_Data in this exercise_

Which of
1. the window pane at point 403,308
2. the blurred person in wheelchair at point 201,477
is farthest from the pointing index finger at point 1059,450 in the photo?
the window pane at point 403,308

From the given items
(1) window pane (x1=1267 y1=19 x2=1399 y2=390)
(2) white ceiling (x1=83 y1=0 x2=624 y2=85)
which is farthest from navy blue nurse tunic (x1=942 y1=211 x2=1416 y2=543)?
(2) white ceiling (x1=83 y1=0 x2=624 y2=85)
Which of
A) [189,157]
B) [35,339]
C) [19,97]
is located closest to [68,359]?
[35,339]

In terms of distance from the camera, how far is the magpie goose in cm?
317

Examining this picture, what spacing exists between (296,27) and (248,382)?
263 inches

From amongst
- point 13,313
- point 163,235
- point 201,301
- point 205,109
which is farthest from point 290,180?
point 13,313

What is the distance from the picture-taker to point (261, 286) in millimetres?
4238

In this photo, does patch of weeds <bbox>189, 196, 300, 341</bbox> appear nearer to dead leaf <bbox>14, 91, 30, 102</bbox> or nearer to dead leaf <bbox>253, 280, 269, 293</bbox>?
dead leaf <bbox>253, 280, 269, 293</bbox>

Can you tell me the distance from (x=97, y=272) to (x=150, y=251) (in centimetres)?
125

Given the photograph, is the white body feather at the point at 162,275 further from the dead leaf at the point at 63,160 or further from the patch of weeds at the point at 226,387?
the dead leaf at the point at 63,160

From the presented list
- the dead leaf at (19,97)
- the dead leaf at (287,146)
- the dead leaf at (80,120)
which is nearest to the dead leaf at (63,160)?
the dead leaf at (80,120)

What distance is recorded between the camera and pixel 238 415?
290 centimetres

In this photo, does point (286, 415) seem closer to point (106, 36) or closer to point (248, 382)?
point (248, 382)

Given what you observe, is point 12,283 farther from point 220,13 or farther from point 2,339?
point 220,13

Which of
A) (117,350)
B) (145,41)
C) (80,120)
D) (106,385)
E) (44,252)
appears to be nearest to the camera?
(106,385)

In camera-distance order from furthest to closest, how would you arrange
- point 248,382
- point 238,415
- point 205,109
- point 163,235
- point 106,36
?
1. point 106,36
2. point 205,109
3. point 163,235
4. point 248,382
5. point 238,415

---

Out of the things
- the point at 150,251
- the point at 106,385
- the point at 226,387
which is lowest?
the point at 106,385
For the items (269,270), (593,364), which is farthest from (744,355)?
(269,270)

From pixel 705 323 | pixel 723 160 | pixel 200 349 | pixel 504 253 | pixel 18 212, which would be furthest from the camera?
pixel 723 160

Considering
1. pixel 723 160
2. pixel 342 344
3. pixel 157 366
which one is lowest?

_Written task_
Reproduce the records starting at the line containing "From pixel 705" and ending at the line containing "which one is lowest?", swapping "camera" for "viewer" and leaving everything else unchanged.

_Exercise response_
From pixel 705 323 | pixel 723 160 | pixel 200 349 | pixel 504 253 | pixel 18 212, which would be furthest from the viewer?
pixel 723 160

Considering
1. pixel 723 160
2. pixel 342 344
3. pixel 157 366
which one is lowest?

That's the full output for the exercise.